We live in a complex world. Since the industrial revolution we have been building machines to create more complex machines. The digital revolution has accelerated this, as we exploit digital electronics to deliver advanced functionality in the devices we use and the machines that make these devices.
Although they’ve been designed and built by humans, these devices are beyond the comprehension of any one person. The time when everyday items could be built by a craftsman are long gone, and so has any chance of a complete understanding of how a device works.
Unsatisfied with building complex devices we do not understand, we not delight in going even further – software. Not only is software a collection of complex components interacting in complex ways, it can also modify itself. We rely on this feature for flexible devices. It’s why we can download a new app on our phones without rebuilding them, but it means we have no hope of understanding what the device might do.
In practice, we can live without knowing everything about a device’s potential behavior. If it normally does the right thing we can live with the occasional glitch. It’s the same with software: we live with the fact that our mail client seizes up occasionally, our word processor sometimes draws text off the page for no reason, and the printer never works when you need it. Given no-one can fully understand the system’s behavior, how can we be sure this won’t happen?
This question first arose during the Cold War. Defense was becoming dependent on computers the size of buildings, with all the computing power of your watch. These computers were shared and some users couldn’t be trusted with certain information being processed.
But these machines were already too complex to be fully understood. The challenge was to find a way of being certain that, even if something goes wrong, a user couldn’t access defense secrets and leak them.
The answer was the Trusted Computing Base (TCB). This small, simple component sits at the heart of the system, controlling how other components interact. The TCB is designed to prevent disastrous things from happening.
In the case of the Cold War, stopping sensitive information ending up in the hands of someone who might leak it. The trick is to design the TCB to be simple enough that it’s certain to work, yet powerful enough to allow other components to function as required.
While you rarely hear anyone talk about TCBs now, they are everywhere. The principle is at the heart of all operating systems – the modern kernel is a TCB, though they are a lot larger than was envisaged in the 1970s. The TCB is the kernel software that drives memory management features of the hardware to isolate application software. This prevents applications corrupting others or stealing information.

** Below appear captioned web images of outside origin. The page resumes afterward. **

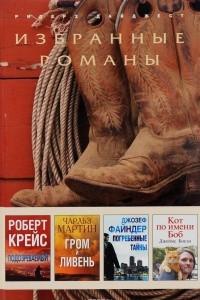 Избранные романы. Том 69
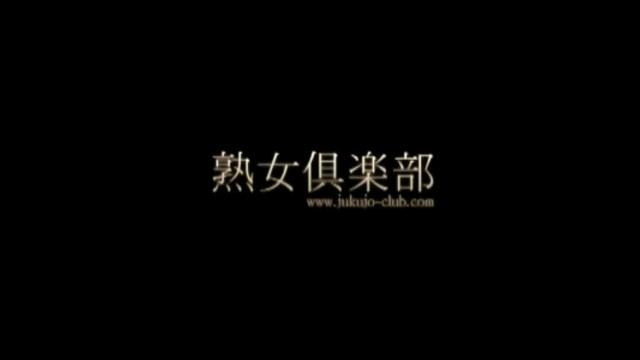 熟女クラブ サンプル動画 〜壊れちゃう〜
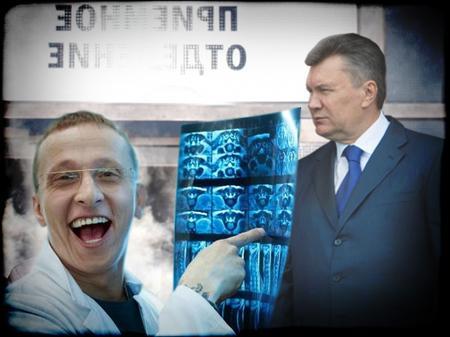 Путешествие в голову Януковского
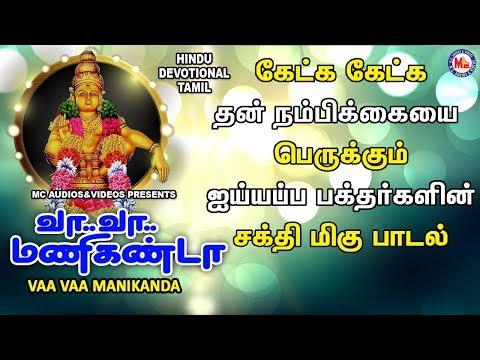 வா-வா-மணிகண்ட-|-vaa-vaa-manikanda-|-ayyappa-devotional-songs-tamil-|-tamil-ayyappa-padalkal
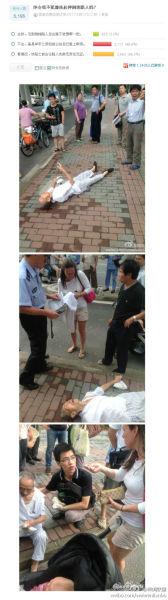 上海老人躺倒在地满头是血 围观者不敢扶(图)
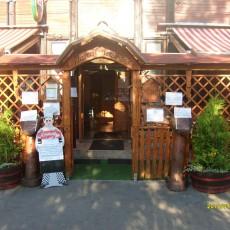 Marcal Étterem portál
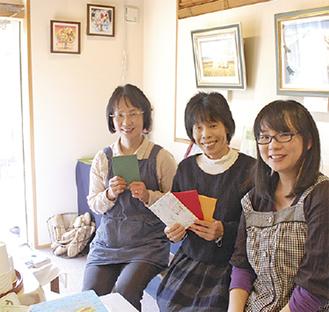 絵本作家と糸綴じ製本(10月30日WA-ONで)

The TCB software configures the hardware to get the required isolation, but it relies on the hardware to enforce it. Computers in the 1970s were big and slow, but they had one virtue – simplicity. It was possible to understand the effects of their memory management units, making it possible to understand what would happen when the TCB configured the hardware. With modern hardware that is lost.
Advanced features like speculative instruction execution and caching make it hard to understand hardware’s properties. This means we can’t properly understand what the TCB is doing, so we don’t understand the security properties of our systems.
The result? We end up with flawed designs and the recent Meltdown and Spectre attacks. These are stunning in their simplicity of concept and elegance of execution and they arise simply because we cannot understand the behavior of complex hardware/software systems. Such failures are bad news for security, but what can we do? Do we wait until the next fatal flaw is discovered, hoping we can find a way of patching it up before a disaster?
There isn’t a general solution that fixes the problem everywhere, because we desire the complexity that caused the problem, but we can trade complexity and risk. We can have complexity in places with minimal and recoverable damage, but must use less in places where failures mean disaster – like Critical National Infrastructure.
The basic requirement for a TCB is to separate application software. We can’t rely on modern processor hardware, due to its complexity, and we can’t rely on software because it changes. Yet we can use separate processors with hardware logic to glue the components together, giving us separation we can rely on.
This is common practice in government-grade devices and is the approach taken in a new breed of commercial security devices, such as Garrison’s Silicon Assured Video Isolation and Deep Secure’s High Speed Verifier. This doesn’t ensure infallible security everywhere, but allows us to build resilient systems able to survive future disastrous failures in our ability to understand complexity.